Occasionally, the expert witness can make such a statement though. For instance, when the prosecutor asks for the expert’s motive for testifying. This usually comes up in pro bono cases (meaning the expert is working for free, which happens occasionally) when the case is so egregious and there’s no money to pay for the expert. Some experts take the case anyway, as I’ve done on occasion.

Typically, the question of how much you’re being paid to testify is asked of the expert, implying the expert will say anything the defense wants him or her to say for the money. When this occurs, it opens the door to the following response: “Well, nothing counselor.” And if the gods are shining upon the expert that day, the attorney will then ask “Why?” The expert’s response usually follows something like this: “I took this case for no fee, because I have never seen such a miscarriage of justice in all the time I have been doing this.”

I have only had it happen to me once in my career, but it was enjoyable to be able to answer the question.

Regular Rarity Of Expert Witnesses

Expert witnessess are likely needed in just about all self-defense cases but, for two reasons, are rarely used.

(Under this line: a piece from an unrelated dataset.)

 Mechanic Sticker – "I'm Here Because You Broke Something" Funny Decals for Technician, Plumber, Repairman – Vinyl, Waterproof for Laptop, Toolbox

The first reason is the attorneys handling the case don’t realize they need one, and the second reason is experts typically cost a great deal of money.

The fact of the matter is that many otherwise qualified people simply don’t understand they could become a court-recognized expert and never pursue it. If the industry had an armed citizen who was a recognized expert in all counties in the country, willing to testify for a fellow armed citizen who was being prosecuted for a legitimate act of self-defense, we’d see fewer innocent persons convicted.

Think about becoming one of these experts.